╔══
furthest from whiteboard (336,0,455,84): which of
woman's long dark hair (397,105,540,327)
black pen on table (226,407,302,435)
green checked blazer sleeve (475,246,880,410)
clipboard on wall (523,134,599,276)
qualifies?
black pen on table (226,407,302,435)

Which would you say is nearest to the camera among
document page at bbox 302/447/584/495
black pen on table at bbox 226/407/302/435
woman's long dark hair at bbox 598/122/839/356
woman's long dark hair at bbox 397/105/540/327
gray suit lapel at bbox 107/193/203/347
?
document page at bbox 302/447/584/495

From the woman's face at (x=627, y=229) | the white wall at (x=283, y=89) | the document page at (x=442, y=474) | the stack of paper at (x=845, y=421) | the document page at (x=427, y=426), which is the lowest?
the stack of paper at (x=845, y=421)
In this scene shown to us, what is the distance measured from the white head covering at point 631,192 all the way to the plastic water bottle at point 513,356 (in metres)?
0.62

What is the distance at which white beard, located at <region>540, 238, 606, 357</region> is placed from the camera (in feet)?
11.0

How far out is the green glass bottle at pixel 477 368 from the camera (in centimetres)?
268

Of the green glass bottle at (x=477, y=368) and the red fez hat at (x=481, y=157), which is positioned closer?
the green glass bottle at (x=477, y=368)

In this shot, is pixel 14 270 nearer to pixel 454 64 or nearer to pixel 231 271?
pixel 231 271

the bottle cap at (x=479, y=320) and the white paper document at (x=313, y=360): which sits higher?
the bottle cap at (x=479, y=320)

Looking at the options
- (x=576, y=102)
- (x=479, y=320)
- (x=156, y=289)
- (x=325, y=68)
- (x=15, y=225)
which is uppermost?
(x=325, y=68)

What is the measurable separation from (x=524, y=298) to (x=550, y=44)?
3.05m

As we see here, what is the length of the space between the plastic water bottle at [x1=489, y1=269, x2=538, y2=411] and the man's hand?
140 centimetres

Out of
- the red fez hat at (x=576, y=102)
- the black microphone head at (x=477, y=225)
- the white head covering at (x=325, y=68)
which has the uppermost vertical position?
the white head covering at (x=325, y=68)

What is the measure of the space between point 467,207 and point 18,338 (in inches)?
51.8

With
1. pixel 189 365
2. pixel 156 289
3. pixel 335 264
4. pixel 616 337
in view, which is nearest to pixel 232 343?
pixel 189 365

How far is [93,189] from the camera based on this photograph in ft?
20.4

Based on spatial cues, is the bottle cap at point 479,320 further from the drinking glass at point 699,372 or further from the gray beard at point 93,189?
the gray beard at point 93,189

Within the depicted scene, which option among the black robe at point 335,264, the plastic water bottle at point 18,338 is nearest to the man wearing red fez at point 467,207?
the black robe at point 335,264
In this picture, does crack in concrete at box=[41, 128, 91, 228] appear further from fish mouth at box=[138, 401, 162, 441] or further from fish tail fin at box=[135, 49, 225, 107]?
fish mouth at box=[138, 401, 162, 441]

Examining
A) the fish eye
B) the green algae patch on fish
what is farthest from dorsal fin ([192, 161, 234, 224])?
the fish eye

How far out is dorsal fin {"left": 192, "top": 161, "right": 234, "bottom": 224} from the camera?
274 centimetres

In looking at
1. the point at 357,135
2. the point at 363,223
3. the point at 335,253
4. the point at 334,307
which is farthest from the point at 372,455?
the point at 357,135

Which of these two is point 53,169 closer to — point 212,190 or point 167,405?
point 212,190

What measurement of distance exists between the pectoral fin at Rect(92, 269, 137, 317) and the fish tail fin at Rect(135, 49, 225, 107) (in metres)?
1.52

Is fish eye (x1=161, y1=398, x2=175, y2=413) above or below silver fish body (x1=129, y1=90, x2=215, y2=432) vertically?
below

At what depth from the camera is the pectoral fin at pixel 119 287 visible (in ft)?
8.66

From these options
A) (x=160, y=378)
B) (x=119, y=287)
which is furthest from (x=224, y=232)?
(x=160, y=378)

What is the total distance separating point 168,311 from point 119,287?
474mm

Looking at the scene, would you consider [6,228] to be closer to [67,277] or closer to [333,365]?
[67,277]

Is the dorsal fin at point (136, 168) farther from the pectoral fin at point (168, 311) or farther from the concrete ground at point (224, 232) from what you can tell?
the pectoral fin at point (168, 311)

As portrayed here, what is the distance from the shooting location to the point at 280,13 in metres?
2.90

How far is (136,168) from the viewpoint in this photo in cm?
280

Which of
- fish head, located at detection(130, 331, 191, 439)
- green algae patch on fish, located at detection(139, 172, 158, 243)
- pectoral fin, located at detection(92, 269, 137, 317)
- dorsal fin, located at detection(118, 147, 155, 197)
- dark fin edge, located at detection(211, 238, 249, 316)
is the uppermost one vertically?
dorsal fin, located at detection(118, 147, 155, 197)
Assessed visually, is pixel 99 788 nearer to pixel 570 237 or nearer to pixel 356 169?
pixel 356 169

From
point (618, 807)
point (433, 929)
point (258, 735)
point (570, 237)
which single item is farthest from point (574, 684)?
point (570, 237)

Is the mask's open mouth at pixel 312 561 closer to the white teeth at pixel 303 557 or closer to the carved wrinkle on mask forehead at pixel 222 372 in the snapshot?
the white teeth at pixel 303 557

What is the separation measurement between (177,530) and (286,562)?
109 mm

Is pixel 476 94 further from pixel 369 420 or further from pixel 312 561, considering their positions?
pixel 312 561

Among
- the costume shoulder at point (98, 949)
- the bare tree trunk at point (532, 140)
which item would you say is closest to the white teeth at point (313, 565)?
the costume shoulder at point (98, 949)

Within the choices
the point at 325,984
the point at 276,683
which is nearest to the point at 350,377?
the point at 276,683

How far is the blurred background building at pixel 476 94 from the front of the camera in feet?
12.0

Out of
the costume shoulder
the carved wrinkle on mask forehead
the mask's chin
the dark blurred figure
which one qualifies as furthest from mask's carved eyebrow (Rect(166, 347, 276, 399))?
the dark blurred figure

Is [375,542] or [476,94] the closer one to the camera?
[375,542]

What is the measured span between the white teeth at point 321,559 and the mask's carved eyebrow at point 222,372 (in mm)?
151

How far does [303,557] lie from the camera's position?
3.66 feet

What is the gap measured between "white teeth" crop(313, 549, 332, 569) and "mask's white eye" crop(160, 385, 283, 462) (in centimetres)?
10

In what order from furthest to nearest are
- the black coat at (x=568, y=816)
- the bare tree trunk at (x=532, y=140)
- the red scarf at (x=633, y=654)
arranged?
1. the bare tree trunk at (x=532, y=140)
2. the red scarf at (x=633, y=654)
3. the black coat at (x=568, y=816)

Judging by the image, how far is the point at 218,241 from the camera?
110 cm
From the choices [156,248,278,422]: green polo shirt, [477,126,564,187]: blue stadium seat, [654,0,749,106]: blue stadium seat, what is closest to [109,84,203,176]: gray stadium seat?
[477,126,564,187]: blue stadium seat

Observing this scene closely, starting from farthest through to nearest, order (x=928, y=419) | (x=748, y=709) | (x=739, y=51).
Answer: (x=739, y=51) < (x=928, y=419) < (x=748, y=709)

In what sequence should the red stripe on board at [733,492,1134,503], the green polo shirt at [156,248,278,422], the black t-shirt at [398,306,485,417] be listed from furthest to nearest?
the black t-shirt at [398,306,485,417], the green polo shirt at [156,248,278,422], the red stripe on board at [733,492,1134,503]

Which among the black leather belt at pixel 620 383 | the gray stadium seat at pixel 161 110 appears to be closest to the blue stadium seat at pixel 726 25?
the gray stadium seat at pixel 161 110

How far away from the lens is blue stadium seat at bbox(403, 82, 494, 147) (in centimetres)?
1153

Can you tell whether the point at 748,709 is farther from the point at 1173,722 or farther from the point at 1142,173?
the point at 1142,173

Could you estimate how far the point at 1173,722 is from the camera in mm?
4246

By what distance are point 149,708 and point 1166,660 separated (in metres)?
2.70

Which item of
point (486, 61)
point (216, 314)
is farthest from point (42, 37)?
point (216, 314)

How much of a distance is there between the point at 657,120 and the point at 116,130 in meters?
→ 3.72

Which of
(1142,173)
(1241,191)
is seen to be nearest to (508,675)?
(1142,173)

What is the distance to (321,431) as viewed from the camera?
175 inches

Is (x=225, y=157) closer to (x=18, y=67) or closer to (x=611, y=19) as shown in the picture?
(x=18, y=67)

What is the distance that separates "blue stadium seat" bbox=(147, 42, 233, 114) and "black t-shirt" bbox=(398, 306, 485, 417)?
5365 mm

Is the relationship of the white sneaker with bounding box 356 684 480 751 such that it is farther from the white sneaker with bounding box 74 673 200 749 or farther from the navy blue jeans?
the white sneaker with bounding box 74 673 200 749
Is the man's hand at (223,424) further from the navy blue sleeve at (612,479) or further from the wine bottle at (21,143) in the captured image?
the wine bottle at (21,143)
╚══
:: What this task involves ::
Copy word for word everything from the line containing "Which item of" up to and including the final line of the rows.

:: Exercise solution ::
Which item of
point (486, 61)
point (216, 314)
is farthest from point (42, 37)?
point (216, 314)

How much of a distance is there between the point at 657,120 and the point at 116,130 in meters?
→ 3.72

Which of
(1142,173)
(1241,191)
is seen to be nearest to (508,675)?
(1142,173)

What is the distance to (321,431) as viewed from the camera?
175 inches

Is (x=225, y=157) closer to (x=18, y=67) or closer to (x=611, y=19) as shown in the picture?
(x=18, y=67)

What is the distance that separates "blue stadium seat" bbox=(147, 42, 233, 114) and "black t-shirt" bbox=(398, 306, 485, 417)?
5365 mm

Is the relationship of the white sneaker with bounding box 356 684 480 751 such that it is farther from the white sneaker with bounding box 74 673 200 749 or farther from the navy blue jeans?
the white sneaker with bounding box 74 673 200 749
Is the man's hand at (223,424) further from the navy blue sleeve at (612,479) or further from the wine bottle at (21,143) in the captured image?
the wine bottle at (21,143)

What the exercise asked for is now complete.